The uncertainty of a range of parameters, such as fracture height (hf), fracture half-length (xf), number of fractures, reservoir permeability, reservoir initial pressure, and fluid properties, was investigated. In multi-fractured horizontal wells drilled in a shale gas reservoir, the unknown parameters are more than the known parameters. Fracture height is the most uncertain parameter among them because an accurate or direct method to determine the fracture height in horizontal wells is not available. The fracture height in vertical wells can be determined using temperature and acoustic, pulsed neutron, or radioactive tracer surveys in a straightforward manner. Even though the fracture height in multi-fractured horizontal wells can be determined through well testing and simulation, a direct method such as in the case of vertical wells is not available. To reduce the uncertainty in the determination of the fracture height, it is considered as equal to the formation thickness.
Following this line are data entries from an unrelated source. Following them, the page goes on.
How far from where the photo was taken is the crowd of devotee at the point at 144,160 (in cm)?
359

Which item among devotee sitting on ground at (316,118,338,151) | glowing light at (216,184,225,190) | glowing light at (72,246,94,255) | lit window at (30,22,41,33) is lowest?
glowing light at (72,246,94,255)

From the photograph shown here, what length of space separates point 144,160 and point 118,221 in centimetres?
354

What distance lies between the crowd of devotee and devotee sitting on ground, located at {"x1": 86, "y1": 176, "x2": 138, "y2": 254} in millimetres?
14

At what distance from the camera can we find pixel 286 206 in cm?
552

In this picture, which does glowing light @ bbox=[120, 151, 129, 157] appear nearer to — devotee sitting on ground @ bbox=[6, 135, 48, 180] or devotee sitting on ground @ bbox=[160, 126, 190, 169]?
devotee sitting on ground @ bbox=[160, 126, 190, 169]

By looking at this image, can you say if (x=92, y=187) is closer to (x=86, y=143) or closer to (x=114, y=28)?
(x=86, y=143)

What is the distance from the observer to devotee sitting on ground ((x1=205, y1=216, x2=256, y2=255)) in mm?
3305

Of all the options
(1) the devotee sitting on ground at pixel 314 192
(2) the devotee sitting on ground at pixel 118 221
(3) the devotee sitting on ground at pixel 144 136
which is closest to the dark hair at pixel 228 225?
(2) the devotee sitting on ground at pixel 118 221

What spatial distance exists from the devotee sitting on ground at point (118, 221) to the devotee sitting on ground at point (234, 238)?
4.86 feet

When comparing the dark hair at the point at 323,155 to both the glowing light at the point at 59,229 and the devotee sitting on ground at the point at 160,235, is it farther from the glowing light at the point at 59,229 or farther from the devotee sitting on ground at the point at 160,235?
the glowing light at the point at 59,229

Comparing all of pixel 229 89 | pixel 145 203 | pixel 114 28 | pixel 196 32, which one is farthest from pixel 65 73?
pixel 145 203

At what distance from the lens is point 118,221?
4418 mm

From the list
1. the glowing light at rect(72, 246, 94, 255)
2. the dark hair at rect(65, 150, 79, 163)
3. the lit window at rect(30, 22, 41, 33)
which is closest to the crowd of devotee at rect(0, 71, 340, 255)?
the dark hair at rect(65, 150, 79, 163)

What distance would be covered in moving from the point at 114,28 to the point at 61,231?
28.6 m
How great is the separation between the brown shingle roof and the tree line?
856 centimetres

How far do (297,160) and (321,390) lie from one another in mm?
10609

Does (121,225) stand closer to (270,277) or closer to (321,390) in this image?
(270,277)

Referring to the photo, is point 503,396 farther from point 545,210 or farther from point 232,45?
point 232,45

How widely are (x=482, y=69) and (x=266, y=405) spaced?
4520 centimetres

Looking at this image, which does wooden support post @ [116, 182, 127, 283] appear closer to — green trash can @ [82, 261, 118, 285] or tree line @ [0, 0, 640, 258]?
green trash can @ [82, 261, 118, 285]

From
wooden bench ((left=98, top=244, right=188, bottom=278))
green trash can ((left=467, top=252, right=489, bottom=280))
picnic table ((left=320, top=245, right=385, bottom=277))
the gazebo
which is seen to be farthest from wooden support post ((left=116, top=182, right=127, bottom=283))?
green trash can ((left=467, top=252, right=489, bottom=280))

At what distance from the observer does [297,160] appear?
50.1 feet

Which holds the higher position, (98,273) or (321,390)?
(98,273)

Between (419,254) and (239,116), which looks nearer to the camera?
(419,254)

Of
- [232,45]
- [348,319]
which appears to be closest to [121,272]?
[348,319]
The fracture half-length can be determined using gas well production data analysis. Long-term production data are required to determine accurate values of the fracture half-length. Several techniques and methods, such as production analysis, can be used to determine the fracture half-length. Advisory systems built based on field experience in tight reservoirs to predict the fracture half-length have produced results that match well with those obtained from production data analysis. Micro-seismic monitoring can be used to determine the fracture half-length. Production logging and production data can be integrated to evaluate the post-fracturing operation success. Production history matching using proxy models has been used to characterize the fractures and production from shale gas reservoirs.

Regarding the permeability of a reservoir, two permeability values are of interest. They are the non-stimulated rock permeability or the outer permeability, and the stimulated rock permeability or the inner permeability. The maximal inner permeability is estimated from the linear flow behavior using Eq. (1):

\left(\frac{p_{i}-p_{\mathrm{wf}}}{q}\right)=m_{L} \sqrt{t}+b_{L} S_{f}                  (1)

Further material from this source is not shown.